Réponse de le 16/04/2014 à 12:49 :
à ENA, la différence entre ces pays et la France c'est qu'ils ont bcp moins de fonctionnaires, de politiciens et d'assistés vivant sur le dos du peuple. Pour votre info ce ne sont pas les fonctionnaires qui créent de la croissance, mais l'innovation, l'offre et la demande. De plus cela fait 40 ans que la France est en déficit, pas l'Espagne ni le Portugal. Heureusement que la fiscalité dans ces pays est moins forte que l'enfer fiscal français, et c'est aussi pourquoi ils commencent à s'en sortir contrairement à la France qui continue de sombrer, de plus la fausse monnaie papier euro est très nuisible pour les pays européens car leurs économies est différentes alors que la monnaie est commune.

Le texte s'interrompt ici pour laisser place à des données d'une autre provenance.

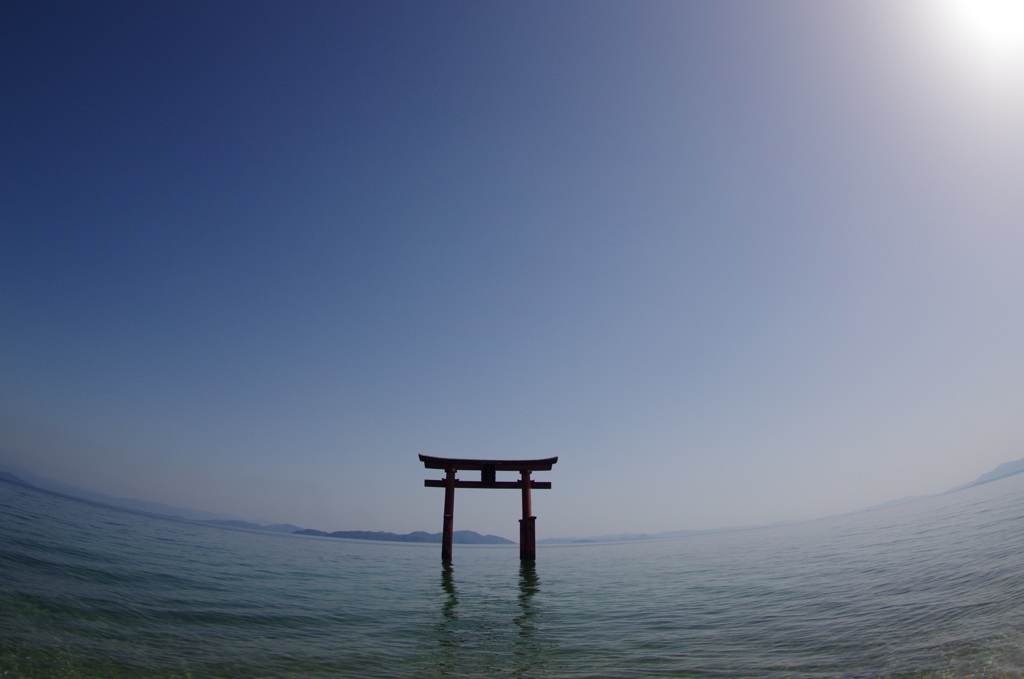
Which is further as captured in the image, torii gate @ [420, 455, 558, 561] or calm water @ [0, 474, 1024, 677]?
torii gate @ [420, 455, 558, 561]

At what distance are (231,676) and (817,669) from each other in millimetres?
7844

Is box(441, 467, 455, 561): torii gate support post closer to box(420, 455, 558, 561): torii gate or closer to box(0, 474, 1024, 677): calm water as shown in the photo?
box(420, 455, 558, 561): torii gate

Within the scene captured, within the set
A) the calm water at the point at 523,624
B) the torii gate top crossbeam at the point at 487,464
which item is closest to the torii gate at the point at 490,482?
the torii gate top crossbeam at the point at 487,464

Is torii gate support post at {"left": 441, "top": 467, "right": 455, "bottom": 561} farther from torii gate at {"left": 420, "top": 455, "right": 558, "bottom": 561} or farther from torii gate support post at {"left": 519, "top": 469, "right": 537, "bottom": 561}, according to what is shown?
torii gate support post at {"left": 519, "top": 469, "right": 537, "bottom": 561}

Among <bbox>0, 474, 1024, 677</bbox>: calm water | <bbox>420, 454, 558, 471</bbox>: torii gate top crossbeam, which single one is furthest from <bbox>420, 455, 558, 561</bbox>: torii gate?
<bbox>0, 474, 1024, 677</bbox>: calm water

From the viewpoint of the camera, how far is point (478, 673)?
679 cm

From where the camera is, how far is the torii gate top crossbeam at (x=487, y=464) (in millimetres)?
22719

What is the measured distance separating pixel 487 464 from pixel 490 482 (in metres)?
0.94

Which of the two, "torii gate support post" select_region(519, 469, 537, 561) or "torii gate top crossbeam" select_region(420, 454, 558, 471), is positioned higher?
"torii gate top crossbeam" select_region(420, 454, 558, 471)

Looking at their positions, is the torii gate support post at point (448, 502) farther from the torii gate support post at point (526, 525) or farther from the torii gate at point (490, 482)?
the torii gate support post at point (526, 525)

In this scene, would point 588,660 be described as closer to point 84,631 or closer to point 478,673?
point 478,673

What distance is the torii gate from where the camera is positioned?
22.6 m

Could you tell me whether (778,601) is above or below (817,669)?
below

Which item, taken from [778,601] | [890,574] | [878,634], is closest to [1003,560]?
[890,574]
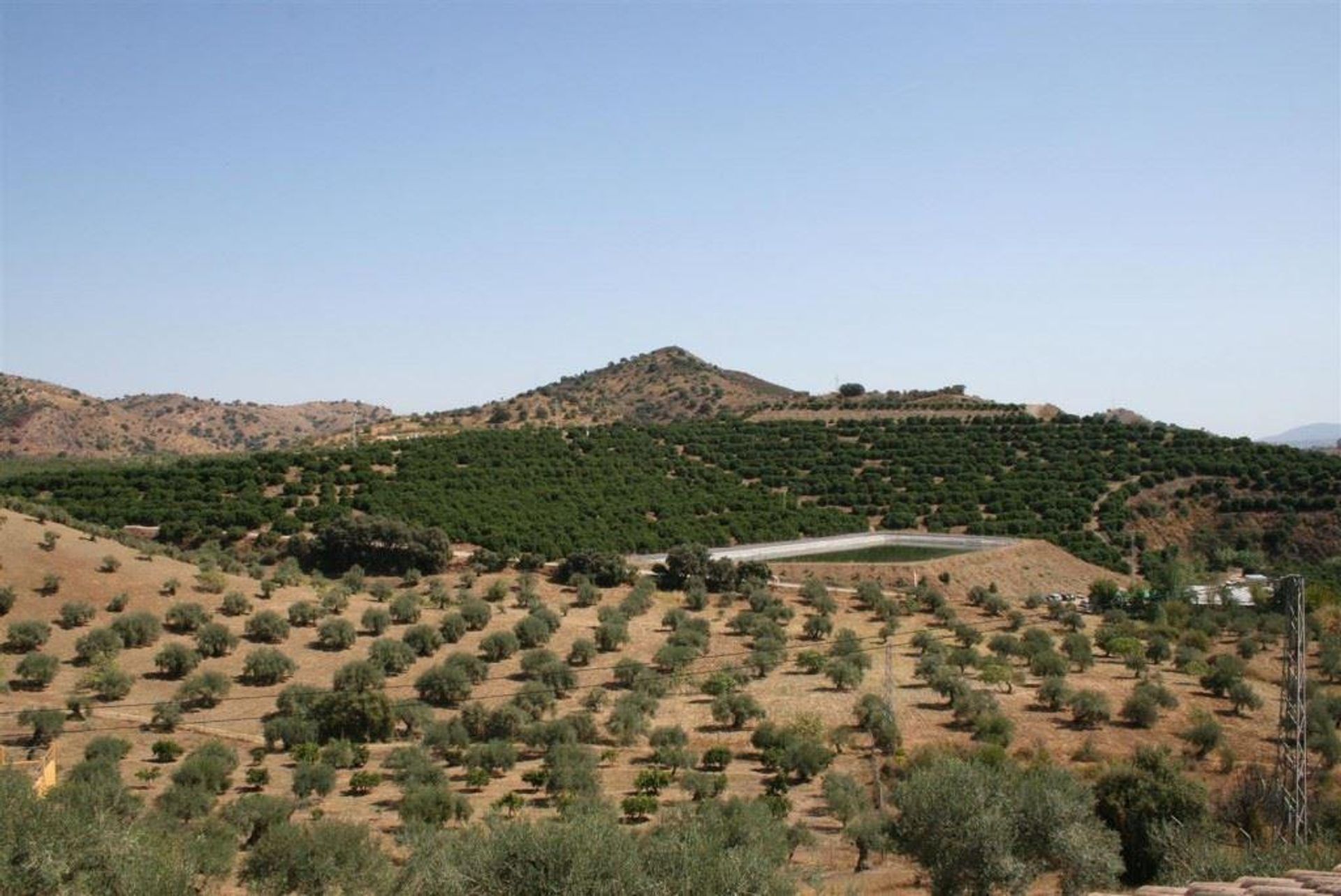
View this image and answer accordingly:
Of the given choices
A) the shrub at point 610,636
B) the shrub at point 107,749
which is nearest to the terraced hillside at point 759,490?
the shrub at point 610,636

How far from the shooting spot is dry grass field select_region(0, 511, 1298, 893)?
76.9 feet

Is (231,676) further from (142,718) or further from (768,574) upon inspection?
(768,574)

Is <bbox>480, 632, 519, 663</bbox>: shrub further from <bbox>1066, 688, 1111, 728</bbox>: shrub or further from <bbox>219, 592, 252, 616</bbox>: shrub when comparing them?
<bbox>1066, 688, 1111, 728</bbox>: shrub

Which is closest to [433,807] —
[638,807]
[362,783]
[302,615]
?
[362,783]

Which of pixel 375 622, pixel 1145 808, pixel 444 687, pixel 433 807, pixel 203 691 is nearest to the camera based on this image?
pixel 1145 808

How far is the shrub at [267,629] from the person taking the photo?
3475 centimetres

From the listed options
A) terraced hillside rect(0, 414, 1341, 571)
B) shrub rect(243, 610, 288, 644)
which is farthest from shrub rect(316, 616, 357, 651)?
terraced hillside rect(0, 414, 1341, 571)

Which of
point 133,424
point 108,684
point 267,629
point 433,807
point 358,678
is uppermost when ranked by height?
point 133,424

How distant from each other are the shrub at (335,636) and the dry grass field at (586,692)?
0.33m

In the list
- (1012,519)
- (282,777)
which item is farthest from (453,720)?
(1012,519)

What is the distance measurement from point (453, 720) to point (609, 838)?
14548 mm

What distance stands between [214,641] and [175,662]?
79.0 inches

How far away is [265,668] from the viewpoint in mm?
31406

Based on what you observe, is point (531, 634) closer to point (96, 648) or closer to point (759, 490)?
point (96, 648)
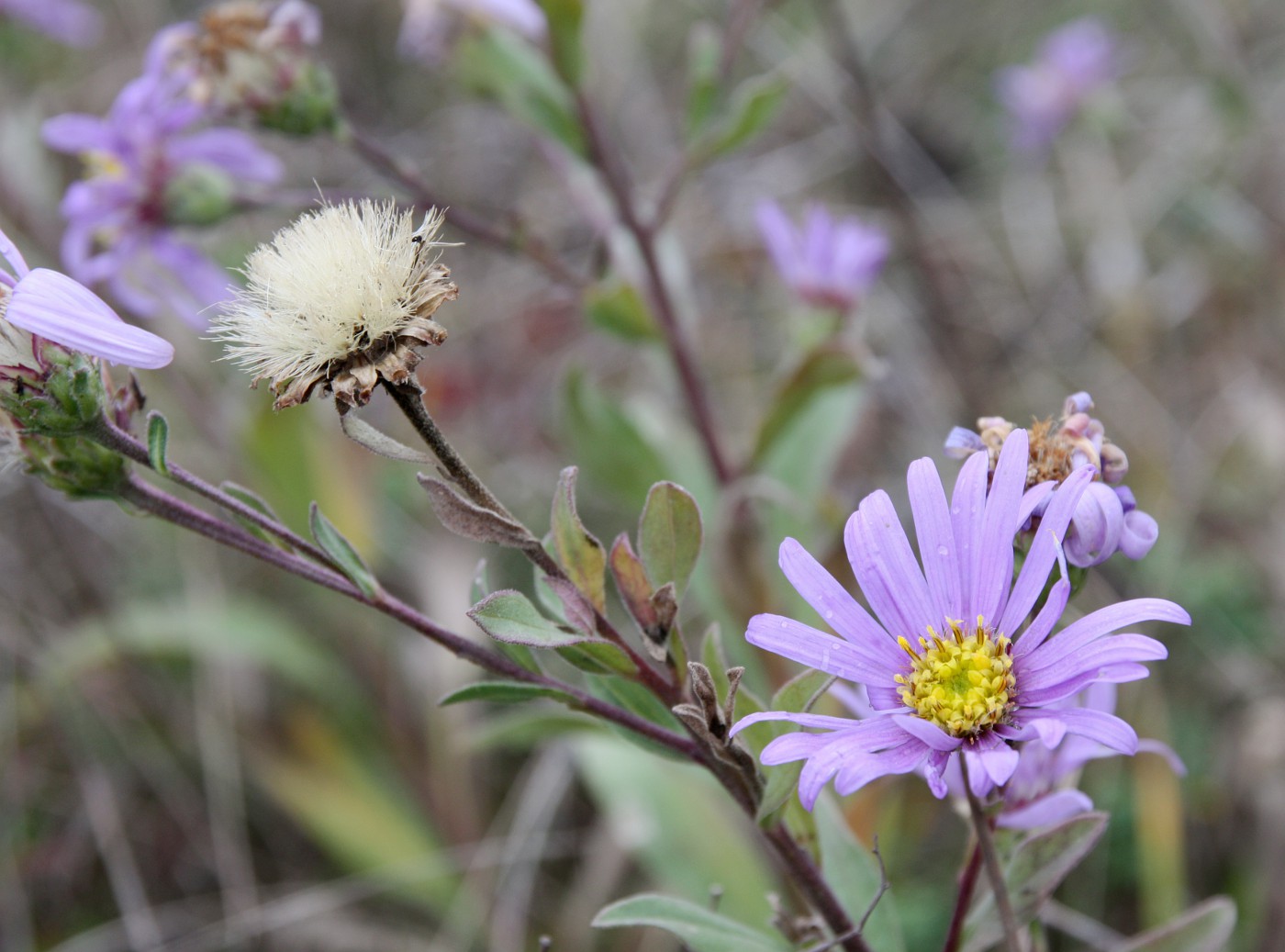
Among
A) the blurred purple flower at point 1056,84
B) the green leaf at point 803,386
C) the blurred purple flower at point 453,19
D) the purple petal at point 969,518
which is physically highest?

Réponse de le 16/04/2014 à 13:58 :
"L' Espagne et le Portugal commencent à s'en sortir"... On aura vraiment tout lu au niveau intox. Notez, faut bien essayer d'y croire, à leurs bobards, leurs pompes à fric en dépendent;
Réponse de le 16/04/2014 à 15:40 :
Bof. Les fonctionnaires sont aussi des consommateurs, ils coutent moins cher que des chomeurs...
Etes vous sure que ces pays sont entrain de s en sortir ?
Réponse de le 16/04/2014 à 23:09 :
Un chômeur est indemnisé 2 ans, un fonctionnaire 60 ans, je ne suis pas sur que ce dernier coûte moins cher que le premier. D'ailleurs la réforme des retraites a été faite avec ce calcul, on recule l'âge de la retraite car ça coûte moins chère qu'un chômeur. Nos politiques pensait que le chômage allait diminuer car les classes pleines partaient en retraite, c'est ce qui s'est passé au début du mandat de Sarkozy, malheureusement cela coûtait trop cher et il a fallu reculer l'âge de la retraire par deux fois, ce qui a mécaniquement créer au moins 500 000 chômeurs de plus, mais ces derniers ne sont indemnisés que 2 ans ou mieux si ce sont des jeunes de moins de 25 ans, c'est gratis pour les comptes de l'état !!!